=== WRITTEN INSTRUCTION ===
Every entry below should be repeated exactly; the pictures should not.

=== RECORDS ===

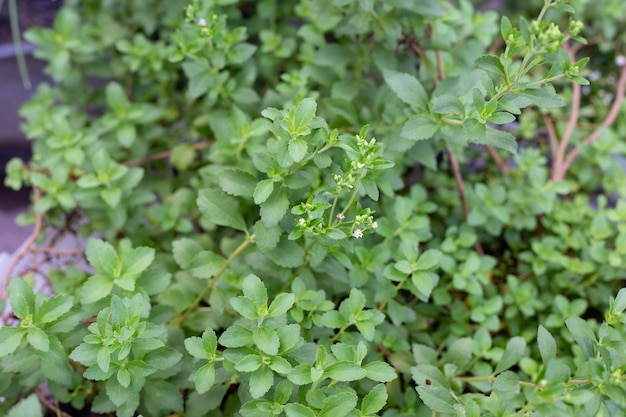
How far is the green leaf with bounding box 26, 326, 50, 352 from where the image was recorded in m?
1.11

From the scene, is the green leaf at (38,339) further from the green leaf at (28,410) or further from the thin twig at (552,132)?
the thin twig at (552,132)

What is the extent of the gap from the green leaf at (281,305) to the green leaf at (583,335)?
0.51 meters

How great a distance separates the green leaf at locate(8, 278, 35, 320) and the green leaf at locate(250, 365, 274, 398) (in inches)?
18.2

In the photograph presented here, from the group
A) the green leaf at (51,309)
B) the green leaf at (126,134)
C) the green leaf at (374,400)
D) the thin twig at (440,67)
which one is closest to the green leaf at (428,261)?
the green leaf at (374,400)

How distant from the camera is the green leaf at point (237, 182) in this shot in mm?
1229

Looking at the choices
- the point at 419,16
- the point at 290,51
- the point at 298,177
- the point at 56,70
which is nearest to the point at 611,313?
the point at 298,177

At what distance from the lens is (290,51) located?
1.86 meters

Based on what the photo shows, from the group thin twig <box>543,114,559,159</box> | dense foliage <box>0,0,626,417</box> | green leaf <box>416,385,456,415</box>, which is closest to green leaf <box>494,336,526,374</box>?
dense foliage <box>0,0,626,417</box>

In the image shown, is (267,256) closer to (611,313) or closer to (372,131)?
(372,131)

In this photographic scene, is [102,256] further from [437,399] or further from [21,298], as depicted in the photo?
[437,399]

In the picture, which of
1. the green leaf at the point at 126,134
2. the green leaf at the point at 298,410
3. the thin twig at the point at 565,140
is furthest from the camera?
the thin twig at the point at 565,140

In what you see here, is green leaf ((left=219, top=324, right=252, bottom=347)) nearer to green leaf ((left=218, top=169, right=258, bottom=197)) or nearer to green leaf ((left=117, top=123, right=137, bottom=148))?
green leaf ((left=218, top=169, right=258, bottom=197))

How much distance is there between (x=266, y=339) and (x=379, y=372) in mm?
221

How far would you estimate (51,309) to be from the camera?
3.84 ft
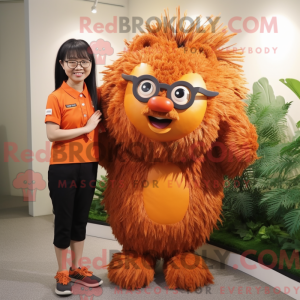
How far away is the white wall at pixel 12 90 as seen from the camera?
474 cm

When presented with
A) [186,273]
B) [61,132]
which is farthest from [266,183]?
[61,132]

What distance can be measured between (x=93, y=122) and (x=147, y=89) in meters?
0.38

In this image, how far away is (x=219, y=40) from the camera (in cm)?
221

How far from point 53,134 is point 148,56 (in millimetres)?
669

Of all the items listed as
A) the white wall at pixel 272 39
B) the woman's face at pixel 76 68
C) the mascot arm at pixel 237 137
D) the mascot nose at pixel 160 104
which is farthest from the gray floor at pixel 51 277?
the white wall at pixel 272 39

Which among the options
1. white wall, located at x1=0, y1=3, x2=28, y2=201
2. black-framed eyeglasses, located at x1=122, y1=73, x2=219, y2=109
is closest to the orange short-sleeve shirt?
black-framed eyeglasses, located at x1=122, y1=73, x2=219, y2=109

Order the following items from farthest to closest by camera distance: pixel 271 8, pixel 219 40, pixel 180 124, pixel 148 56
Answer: pixel 271 8
pixel 219 40
pixel 148 56
pixel 180 124

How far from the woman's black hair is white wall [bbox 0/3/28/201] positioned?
291 centimetres

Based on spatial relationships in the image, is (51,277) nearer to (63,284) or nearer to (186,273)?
(63,284)

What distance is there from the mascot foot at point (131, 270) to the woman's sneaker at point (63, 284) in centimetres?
25

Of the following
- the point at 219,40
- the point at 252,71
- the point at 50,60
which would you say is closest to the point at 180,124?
the point at 219,40

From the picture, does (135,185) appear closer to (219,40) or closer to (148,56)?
(148,56)

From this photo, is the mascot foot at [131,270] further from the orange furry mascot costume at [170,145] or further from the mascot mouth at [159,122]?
the mascot mouth at [159,122]

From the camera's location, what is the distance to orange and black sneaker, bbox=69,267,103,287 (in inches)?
88.0
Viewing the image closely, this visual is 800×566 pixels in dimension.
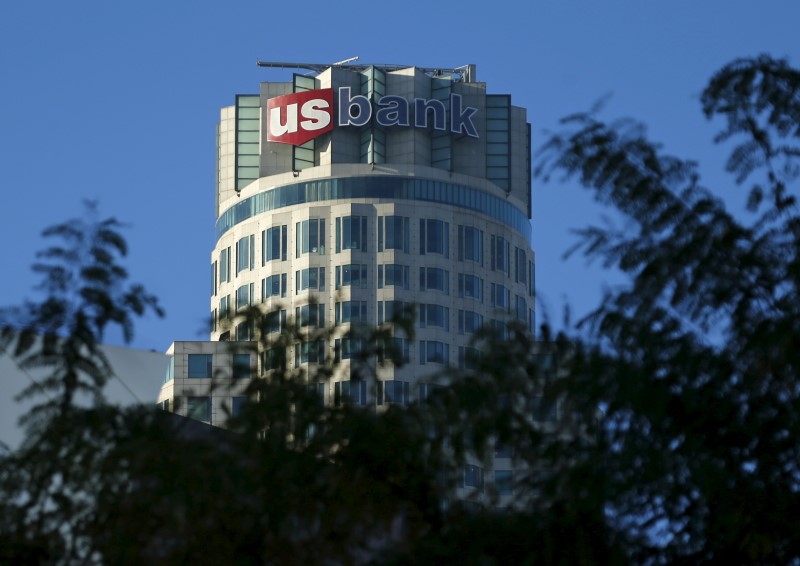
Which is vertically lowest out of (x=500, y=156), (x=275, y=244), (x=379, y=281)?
(x=379, y=281)

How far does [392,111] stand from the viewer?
131 metres

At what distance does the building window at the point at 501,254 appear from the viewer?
135625 mm

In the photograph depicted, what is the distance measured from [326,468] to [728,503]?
3.68m

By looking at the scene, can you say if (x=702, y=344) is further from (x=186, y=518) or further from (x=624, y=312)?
(x=186, y=518)

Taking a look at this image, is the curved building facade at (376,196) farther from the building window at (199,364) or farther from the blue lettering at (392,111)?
the building window at (199,364)

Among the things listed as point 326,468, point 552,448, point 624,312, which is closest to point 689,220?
point 624,312

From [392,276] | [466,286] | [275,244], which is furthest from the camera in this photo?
[275,244]

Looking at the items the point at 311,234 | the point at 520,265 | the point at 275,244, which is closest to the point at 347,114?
the point at 311,234

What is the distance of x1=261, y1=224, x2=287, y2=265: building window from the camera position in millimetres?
133500

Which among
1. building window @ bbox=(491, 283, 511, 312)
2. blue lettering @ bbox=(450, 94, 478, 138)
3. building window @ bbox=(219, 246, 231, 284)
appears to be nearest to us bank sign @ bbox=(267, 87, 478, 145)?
blue lettering @ bbox=(450, 94, 478, 138)

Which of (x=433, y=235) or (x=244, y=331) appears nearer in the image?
(x=244, y=331)

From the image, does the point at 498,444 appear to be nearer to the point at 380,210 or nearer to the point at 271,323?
the point at 271,323

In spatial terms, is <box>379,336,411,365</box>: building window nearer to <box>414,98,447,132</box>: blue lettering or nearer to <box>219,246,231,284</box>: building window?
<box>414,98,447,132</box>: blue lettering

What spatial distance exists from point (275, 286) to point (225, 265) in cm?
676
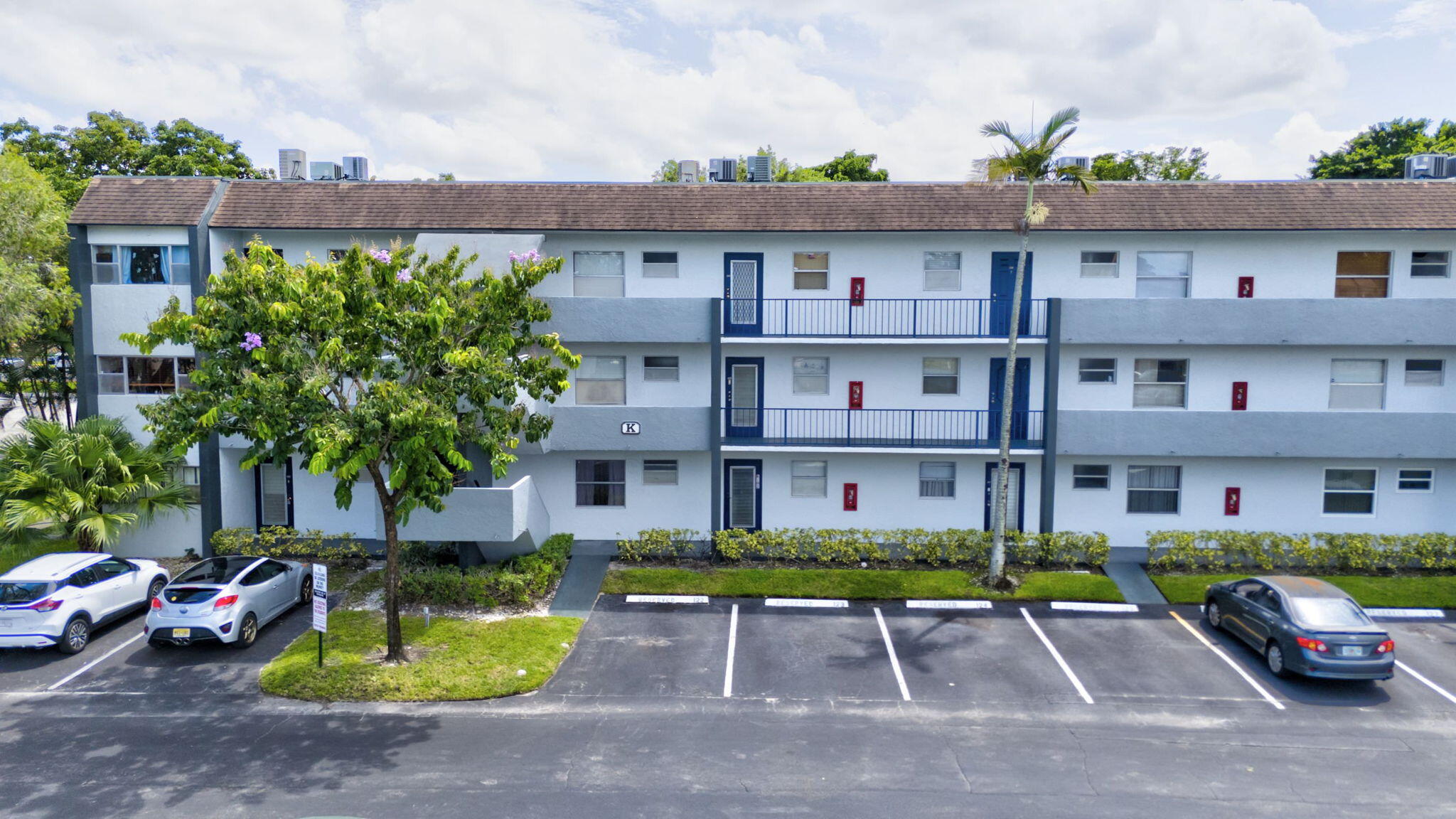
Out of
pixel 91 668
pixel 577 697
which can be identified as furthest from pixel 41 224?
pixel 577 697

=== TASK SOLUTION ===
How far is the green leaf with bounding box 26, 326, 50, 352 from where the image was recorded in m?
1.11

From the scene, is the green leaf at (38,339) further from the green leaf at (28,410) or further from the thin twig at (552,132)?
the thin twig at (552,132)

What is the extent of the gap from the green leaf at (281,305) to the green leaf at (583,335)?
0.51 meters

How great a distance separates the green leaf at locate(8, 278, 35, 320) and the green leaf at locate(250, 365, 274, 398) (in inches)?
18.2

In the photograph presented here, from the group
A) the green leaf at (51,309)
B) the green leaf at (126,134)
C) the green leaf at (374,400)
D) the thin twig at (440,67)
which one is closest to the green leaf at (428,261)?
the green leaf at (374,400)

How distant from the camera is the green leaf at point (237, 182) in this shot in mm?
1229

Looking at the choices
- the point at 419,16
- the point at 290,51
- the point at 298,177
- the point at 56,70
which is nearest to the point at 611,313?
the point at 298,177

At what distance from the lens is (290,51) located?
1.86 meters

Based on what the photo shows, from the group thin twig <box>543,114,559,159</box> | dense foliage <box>0,0,626,417</box> | green leaf <box>416,385,456,415</box>, which is closest to green leaf <box>494,336,526,374</box>?
dense foliage <box>0,0,626,417</box>

In the image shown, is (267,256) closer to (611,313) or closer to (372,131)?
(372,131)

In this photographic scene, is [102,256] further from [437,399] or further from [21,298], as depicted in the photo?
[437,399]

In the picture, which of
1. the green leaf at the point at 126,134
2. the green leaf at the point at 298,410
3. the thin twig at the point at 565,140
is furthest from the camera?
the thin twig at the point at 565,140

In what you see here, is green leaf ((left=219, top=324, right=252, bottom=347)) nearer to green leaf ((left=218, top=169, right=258, bottom=197)) or nearer to green leaf ((left=117, top=123, right=137, bottom=148))?
green leaf ((left=218, top=169, right=258, bottom=197))

How much distance is there between (x=266, y=339) and (x=379, y=372) in mm?
221

How far would you estimate (51,309) to be from the camera?
3.84 ft
How far away is the white wall at pixel 12 90 as seen from the camera?
474 cm

When presented with
A) [186,273]
B) [61,132]
which is farthest from [266,183]?
[61,132]

What distance can be measured between (x=93, y=122) and (x=147, y=89) in meters?
0.38

In this image, how far away is (x=219, y=40) from the camera (in cm)?
221

How far from point 53,134 is point 148,56 (in millimetres)?
669

Of all the items listed as
A) the white wall at pixel 272 39
B) the woman's face at pixel 76 68
C) the mascot arm at pixel 237 137
D) the mascot nose at pixel 160 104
which is farthest from the gray floor at pixel 51 277?
the white wall at pixel 272 39

Which among the options
1. white wall, located at x1=0, y1=3, x2=28, y2=201
2. black-framed eyeglasses, located at x1=122, y1=73, x2=219, y2=109
is closest to the orange short-sleeve shirt?
black-framed eyeglasses, located at x1=122, y1=73, x2=219, y2=109

Order the following items from farthest to closest by camera distance: pixel 271 8, pixel 219 40, pixel 180 124, pixel 148 56
Answer: pixel 271 8
pixel 219 40
pixel 148 56
pixel 180 124

How far from the woman's black hair is white wall [bbox 0/3/28/201] positioned?
291 centimetres

Based on spatial relationships in the image, is (51,277) nearer to (63,284) or nearer to (186,273)?
(63,284)

What distance is there from the mascot foot at point (131, 270) to the woman's sneaker at point (63, 284) in centimetres?
25

Of the following
- the point at 219,40
- the point at 252,71
- the point at 50,60
which would you say is closest to the point at 180,124?
the point at 219,40

From the picture, does (135,185) appear closer to (219,40) or closer to (148,56)?
(148,56)

From this photo, is the mascot foot at [131,270] further from the orange furry mascot costume at [170,145] or further from the mascot mouth at [159,122]?
the mascot mouth at [159,122]

From the camera's location, what is the distance to orange and black sneaker, bbox=69,267,103,287 (in inches)?
88.0
Viewing the image closely, this visual is 800×566 pixels in dimension.
Which is vertically lowest out of (x=500, y=156), (x=275, y=244), (x=379, y=281)?
(x=379, y=281)

How far does [392,111] stand from the viewer?
131 metres

At what distance does the building window at the point at 501,254 appear from the viewer?
135625 mm

In the photograph depicted, what is the distance measured from [326,468] to [728,503]?
3.68m

By looking at the scene, can you say if (x=702, y=344) is further from (x=186, y=518) or further from (x=624, y=312)?
(x=186, y=518)

Taking a look at this image, is the curved building facade at (376,196) farther from the building window at (199,364) or farther from the blue lettering at (392,111)?
the building window at (199,364)

Among the things listed as point 326,468, point 552,448, point 624,312, which is closest to point 689,220?
point 624,312

From [392,276] | [466,286] | [275,244], which is furthest from the camera in this photo?
[275,244]

Looking at the items the point at 311,234 | the point at 520,265 | the point at 275,244, which is closest to the point at 347,114?
the point at 311,234

What is the distance of x1=261, y1=224, x2=287, y2=265: building window from the camera position in millimetres?
133500

Which among
1. building window @ bbox=(491, 283, 511, 312)
2. blue lettering @ bbox=(450, 94, 478, 138)
3. building window @ bbox=(219, 246, 231, 284)
appears to be nearest to us bank sign @ bbox=(267, 87, 478, 145)?
blue lettering @ bbox=(450, 94, 478, 138)

Which of (x=433, y=235) or (x=244, y=331) appears nearer in the image?
(x=244, y=331)

From the image, does the point at 498,444 appear to be nearer to the point at 380,210 or nearer to the point at 271,323?
the point at 271,323

In spatial terms, is <box>379,336,411,365</box>: building window nearer to <box>414,98,447,132</box>: blue lettering or nearer to <box>219,246,231,284</box>: building window?
<box>414,98,447,132</box>: blue lettering

What spatial distance exists from point (275, 286) to point (225, 265) in cm?
676
Out of
pixel 91 668
pixel 577 697
which can be identified as furthest from pixel 41 224?
pixel 577 697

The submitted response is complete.